Le docteur Sprague, considéré comme le médecin le plus important de la ville, dépouilla sa large et lourde face de toute expression et fixa attentivement son verre de vin pendant que Lydgate parlait. En dehors de ce qu’il y avait de problématique et de suspect dans ce jeune homme, l’espèce d’étalage qu’il faisait d’idées étrangères, une certaine disposition à renverser ce qui avait été institué une fois pour toutes par ses anciens, tout cela était positivement fort mal vu par un médecin qui avait établi son mérite trente ans auparavant, en publiant un traité sur les méningites dont un exemplaire au moins, le sien, avait l’honneur d’être relié en veau. Cependant la remarque de Lydgate ne trouva pas d’écho.

— Le diable soit de vos réformes ! dit M. Chichely, le coroner, grand camarade de chasse de M. Vincy ; il n’y a pas de plus grande blague au monde.
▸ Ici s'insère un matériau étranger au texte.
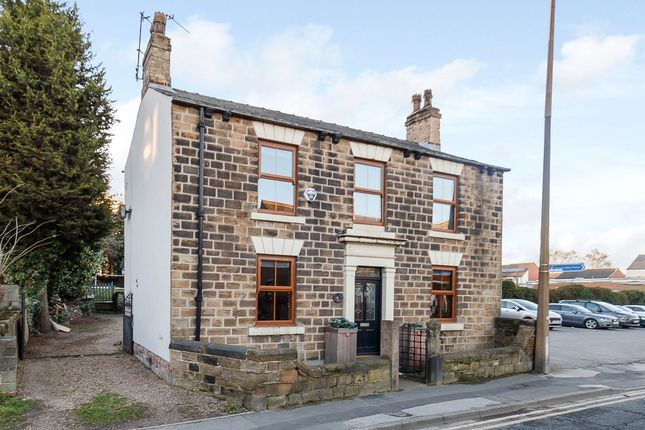 Thumbnail Detached house for sale in Barnsley Road, Wath-Upon-Dearne, Rotherham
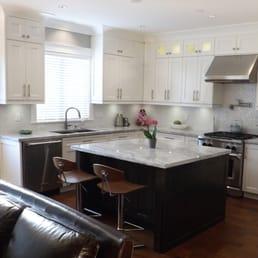 Photo Of Tip Top Kitchen Cabinets Ltd Surrey Bc Canada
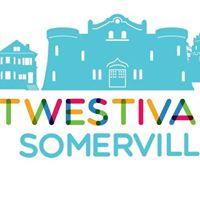 SomTwestival Image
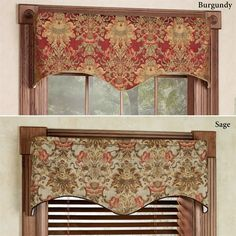 Adorn any window with the distinctively-styled Como Tapestry Fabric Window Valance. Scalloped valance is made from rayon/polyester tapestry fabric. Cornices, Valances, Curtains With Blinds, Valance Curtains, Window Coverings, Window Treatments, Simple Home Decoration, Country Curtains, Tapestry Fabric
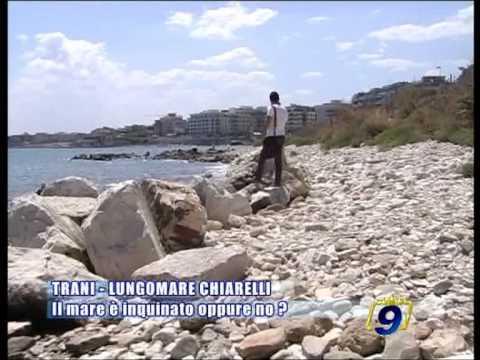 Trani Lungomare Chiarelli Il Mare è Inquinato Oppure No Youtube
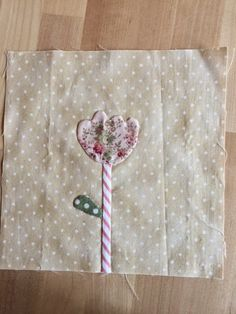 Bossche quilts & more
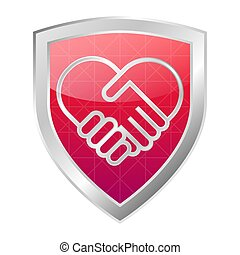 Handshake collaboration heart shape on a red shield with metal frame logo. Business agreement concept icon. Isolated vector illustration.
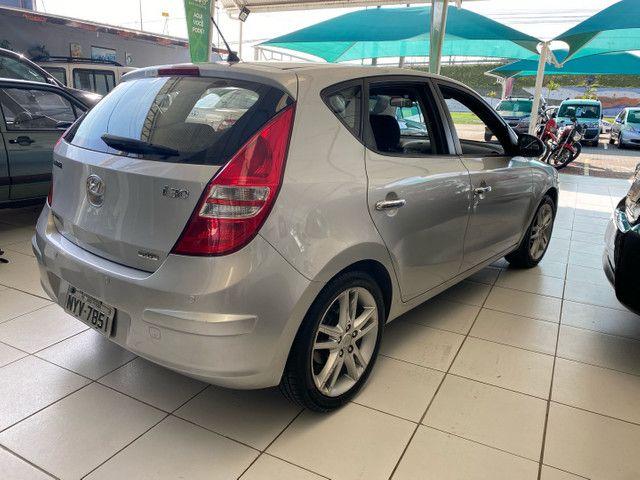 Hyundai I30 completo, recebo carro ou moto.  - Foto 6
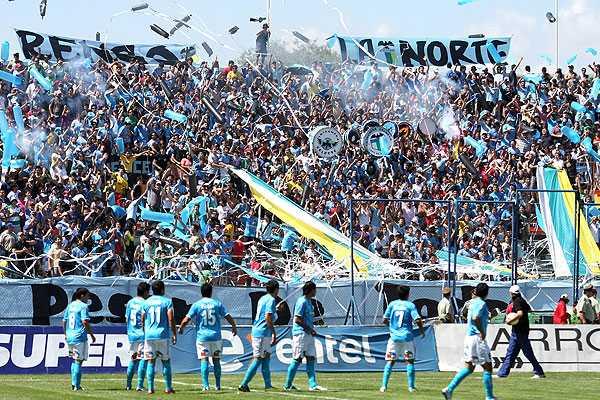 El fútbol chileno: identidad monolítica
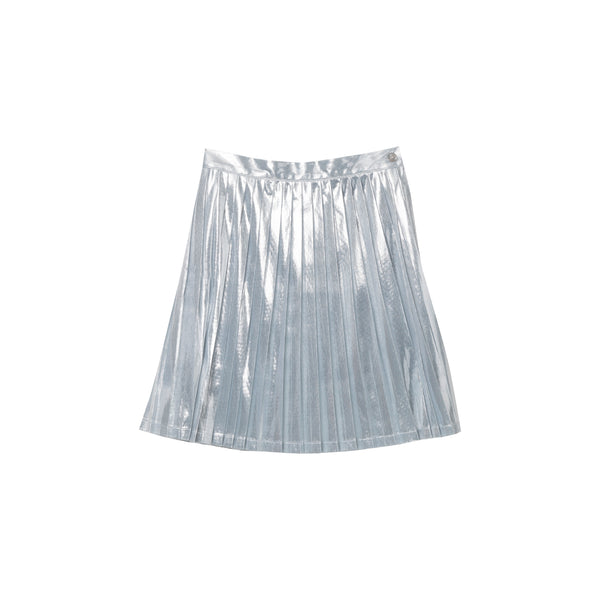 Giga Pleated Skirt - Silver Metallic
Dès que vous entendez parler d’une réforme, soyez sûr que cela signifie seulement quelque mauvais tour pour mettre des hommes nouveaux à la place des anciens. J’espère, monsieur Lydgate, que vous n’êtes pas un de ces partisans de la « Lancette » qui voudraient enlever l’office de coroner des mains des hommes de loi : vos paroles sembleraient y viser. Comment juger de l’évidence des témoignages en justice, sans avoir étudié la loi ?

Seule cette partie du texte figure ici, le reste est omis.